Durante il recente G7 di Evian, Giorgia Meloni ha espresso soddisfazione per l’unità ritrovata tra Stati Uniti ed Europa, nonostante la tensione interna in Italia rappresentata dal controverso Vannacci, riporta Attuale. La premier, visibilmente nervosa ma determinata, ha dichiarato: “È andato tutto bene, e non era scontato”. Questo vertice segna un ritorno ai valori fondamentali dell’alleanza occidentale, specialmente con la recente distensione nei rapporti con l’Iran, per la quale Meloni ha espresso gratitudine nei confronti di Trump. Inoltre, il presidente americano si è allineato alle posizioni europee riguardo all’Ucraina, enfatizzando la necessità di un’unità occidentale.

La premier italiana ha affrontato il gossip geopolitico con fermezza, sottolineando la serietà degli argomenti trattati: “Smentisco il ‘ridi e scherza’. Ci sono momenti per le battute, ma abbiamo discusso di questioni importanti come l’Iran e l’Ucraina”. Meloni ha definito il rapporto con gli Stati Uniti come “immutato”, proponendo di lasciare da parte le divergenze e concentrarsi sulle priorità comuni.

Tuttavia, la possibilità di fungere da mediatore tra Washington e Bruxelles sembra ormai superata. Meloni ha scelto definitivamente di schierarsi con l’Europa, accentuando la sua leadership anche a fronte di critiche interne. “Quando si vota cinque volte contro la fiducia al primo governo della storia guidato da una persona di destra, non si vuole dare una mano”, ha affermato, passando al contrattacco e sottolineando la funzionalità della sinistra in questo contesto.
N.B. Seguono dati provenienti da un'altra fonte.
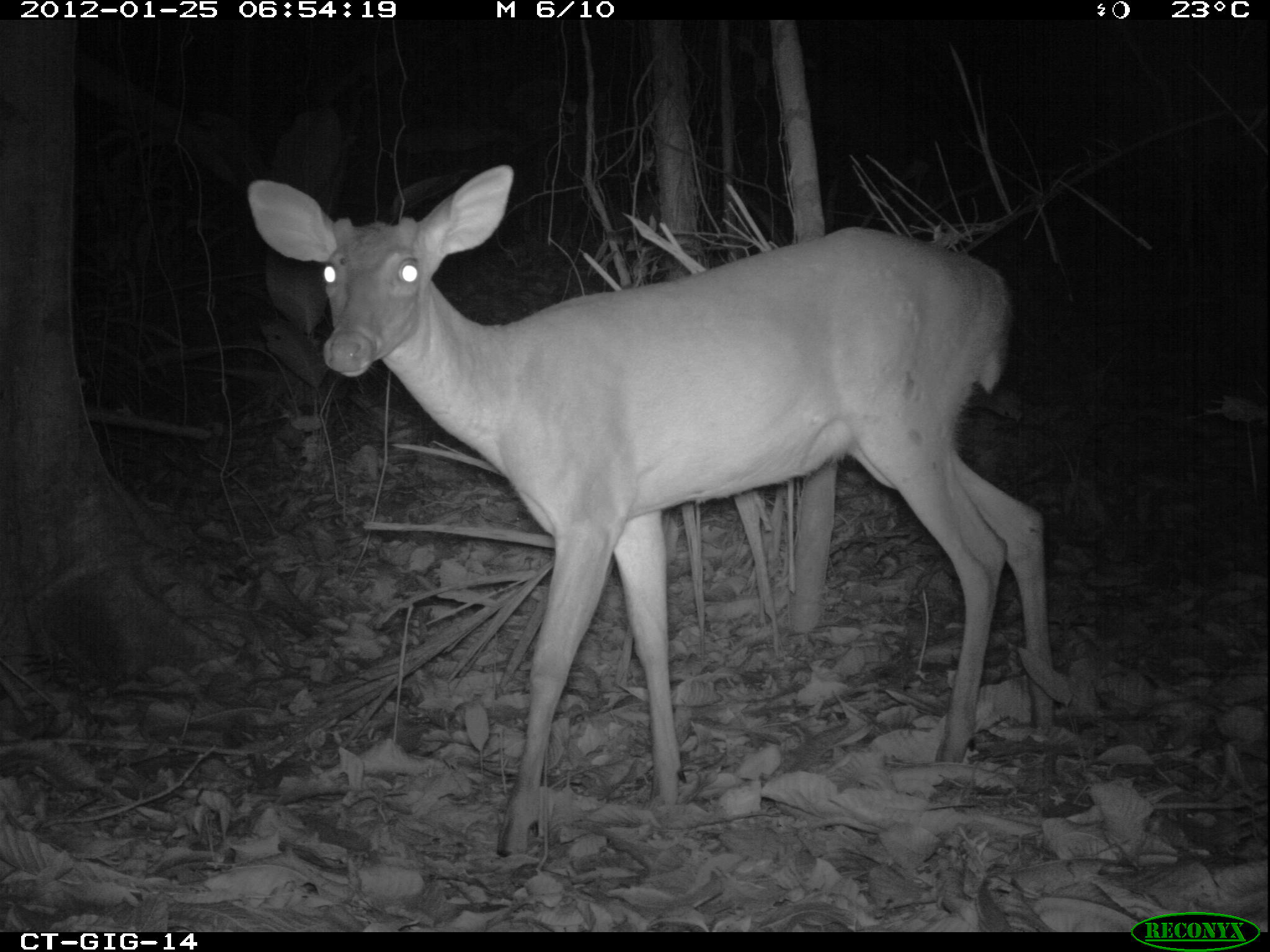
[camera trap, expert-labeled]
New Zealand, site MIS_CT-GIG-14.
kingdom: Animalia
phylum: Chordata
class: Mammalia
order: Artiodactyla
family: Cervidae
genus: Odocoileus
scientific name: Odocoileus virginianus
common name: white-tailed deer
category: white tailed deer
Su un tema cruciale come il femminicidio, Meloni ha ribadito il suo impegno, affermando: “Cosa ne penso l’ho dimostrato introducendo il reato”. Con questa posizione, la premier mostra la sua determinazione a mantenere un potente discorso politico interno, pur affrontando questioni europee.

Forte del sostegno ricevuto, Meloni si prepara a utilizzare la sua influenza al Consiglio Europeo, dove l’argomento dell’Ucraina sarà centrale. Il G7 ha spostato l’attenzione sulla questione migratoria, mentre l’Eurocamera ha approvato un nuovo regolamento sui rimpatri. Meloni ha descritto questo come un “provvedimento storico” e ha criticato i leader che cercano di operare unilateralmente, invitando a una maggiore coesione europea.

In vista di un potenziale inviato speciale dell’UE per l’Ucraina, Meloni ha suggerito di considerare personalità provenienti da paesi di media grandezza piuttosto che dai grandi stati dell’Unione. Con la sua strategia, Meloni cerca di manovrare con cautela tra gli eventi correnti senza compromettere la stabilità interna.

La situazione è in continua evoluzione e con il Consiglio Europeo in corso, si preannuncia una giornata ricca di sviluppi strategici, sia per l’Italia che per l’Europa. La vera prova di resistenza politica di Meloni inizia oggi nei corridoi di Bruxelles.